Lo odiaba, pero era un curro. Ese era un poco el resumen de los últimos diez años. Clara no dejaba de recordárselo cada vez que le venían las ganas de quejarse: no alces la voz, no te metas en política, tú a aguantar lo que te echen. Y tenía razón, que era lo jodido. Sindicalista desde niño, líder obrero durante la república, combatiente en Ciudad Universitaria y en el Jarama, Esteban le debía el estar vivo a que no tenía delitos de sangre sobre su conciencia. Y también a la protección personal de Ricardo Covarrubias, falangista y miembro de Acción Católica.
Más a lo segundo que a lo primero, la verdad.
Por desgracia, la protección de Covarrubias no llegaba hasta el punto de conseguirle trabajo. Había currado como fontanero en toda clase de casas de Madrid (en Vallecas había pocos domicilios con tuberías), pero el boca a oreja siempre había sido su carta de presentación más eficaz. Si no había clientes no había boca a oreja. Y así pasaba los días, entre un curro de mierda y otro. Al menos ese era estable. Siempre que consideraras estable trabajar una sola noche al año.

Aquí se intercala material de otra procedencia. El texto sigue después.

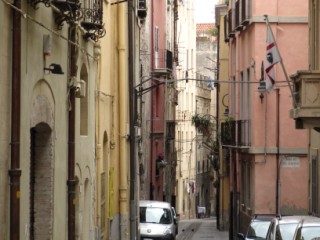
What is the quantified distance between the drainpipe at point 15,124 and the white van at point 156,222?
18.0 m

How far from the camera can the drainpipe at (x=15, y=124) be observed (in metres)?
12.0

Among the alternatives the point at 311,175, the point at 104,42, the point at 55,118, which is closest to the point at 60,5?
the point at 55,118

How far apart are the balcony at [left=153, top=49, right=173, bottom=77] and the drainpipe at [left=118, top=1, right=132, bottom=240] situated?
15365mm

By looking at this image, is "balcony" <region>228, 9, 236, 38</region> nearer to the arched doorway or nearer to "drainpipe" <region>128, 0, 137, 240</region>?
"drainpipe" <region>128, 0, 137, 240</region>

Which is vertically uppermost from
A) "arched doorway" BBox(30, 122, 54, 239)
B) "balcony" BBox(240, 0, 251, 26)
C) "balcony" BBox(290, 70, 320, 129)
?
"balcony" BBox(240, 0, 251, 26)

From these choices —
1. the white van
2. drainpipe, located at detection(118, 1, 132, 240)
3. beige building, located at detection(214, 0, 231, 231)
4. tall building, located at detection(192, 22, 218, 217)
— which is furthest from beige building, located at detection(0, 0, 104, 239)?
tall building, located at detection(192, 22, 218, 217)

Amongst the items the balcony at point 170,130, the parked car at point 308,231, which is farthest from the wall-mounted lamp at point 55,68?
the balcony at point 170,130

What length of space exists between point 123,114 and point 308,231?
10475mm

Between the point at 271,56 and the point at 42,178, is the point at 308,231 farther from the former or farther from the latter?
the point at 271,56

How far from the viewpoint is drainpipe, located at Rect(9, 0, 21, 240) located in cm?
1201

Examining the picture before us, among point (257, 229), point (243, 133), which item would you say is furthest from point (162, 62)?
point (257, 229)

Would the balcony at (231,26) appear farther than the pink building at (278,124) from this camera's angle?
Yes

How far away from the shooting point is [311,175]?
1125 inches

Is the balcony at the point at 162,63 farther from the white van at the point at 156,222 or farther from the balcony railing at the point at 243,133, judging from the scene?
the white van at the point at 156,222
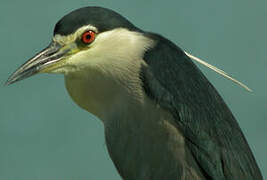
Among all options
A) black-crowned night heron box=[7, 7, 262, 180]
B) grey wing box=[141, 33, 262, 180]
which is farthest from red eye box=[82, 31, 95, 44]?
grey wing box=[141, 33, 262, 180]

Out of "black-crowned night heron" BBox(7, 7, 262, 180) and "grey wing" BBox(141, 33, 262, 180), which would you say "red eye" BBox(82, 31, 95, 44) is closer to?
"black-crowned night heron" BBox(7, 7, 262, 180)

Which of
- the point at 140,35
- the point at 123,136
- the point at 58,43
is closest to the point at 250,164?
the point at 123,136

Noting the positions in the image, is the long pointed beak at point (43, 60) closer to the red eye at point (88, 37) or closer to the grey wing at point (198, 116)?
the red eye at point (88, 37)

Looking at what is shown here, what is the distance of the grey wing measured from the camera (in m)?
1.53

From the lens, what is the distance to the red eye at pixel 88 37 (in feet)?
5.11

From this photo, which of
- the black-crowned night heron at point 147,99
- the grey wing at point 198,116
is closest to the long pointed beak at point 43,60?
the black-crowned night heron at point 147,99

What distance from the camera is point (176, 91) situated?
5.07 ft

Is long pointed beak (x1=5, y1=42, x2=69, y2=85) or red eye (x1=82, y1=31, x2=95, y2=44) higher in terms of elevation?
red eye (x1=82, y1=31, x2=95, y2=44)

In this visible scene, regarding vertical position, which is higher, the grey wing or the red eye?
the red eye

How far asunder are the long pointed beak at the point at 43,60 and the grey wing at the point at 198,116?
211 millimetres

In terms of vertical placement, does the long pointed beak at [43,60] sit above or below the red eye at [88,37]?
below

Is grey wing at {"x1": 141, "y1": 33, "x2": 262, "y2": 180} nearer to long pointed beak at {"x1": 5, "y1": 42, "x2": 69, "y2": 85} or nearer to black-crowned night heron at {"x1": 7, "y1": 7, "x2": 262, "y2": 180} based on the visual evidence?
black-crowned night heron at {"x1": 7, "y1": 7, "x2": 262, "y2": 180}

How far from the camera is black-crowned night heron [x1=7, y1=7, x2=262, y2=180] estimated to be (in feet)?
5.06

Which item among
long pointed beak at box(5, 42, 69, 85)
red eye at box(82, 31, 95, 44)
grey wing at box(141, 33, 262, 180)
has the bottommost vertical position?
grey wing at box(141, 33, 262, 180)
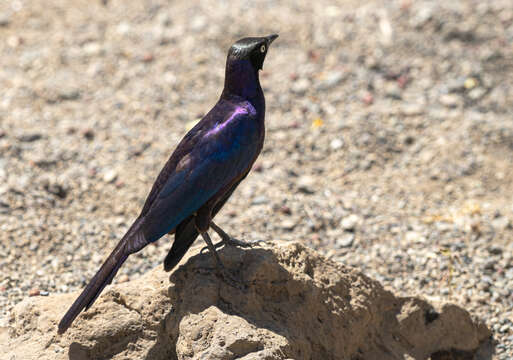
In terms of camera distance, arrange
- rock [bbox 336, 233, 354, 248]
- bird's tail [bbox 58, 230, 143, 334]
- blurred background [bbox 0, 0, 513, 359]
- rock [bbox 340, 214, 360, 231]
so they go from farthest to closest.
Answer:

El lugar de la cita siempre era el mismo: un local abandonado, donde todavía se oxidaba el chasis de un coche viejo. Cuando llegaba (y solía ser el primero), ya estaba allí el representante de la empresa, un señor bajito, con gafas, poquita cosa, que no había cambiado nada en diez años.
—¿Ya por aquí, Esteban? —le decía siempre, con una jovialidad que no podía ser natural.
—Ya lo ve, señor Pereda. Otro año más a repartir ilusión. —Ese pequeño sarcasmo era lo único que se permitía.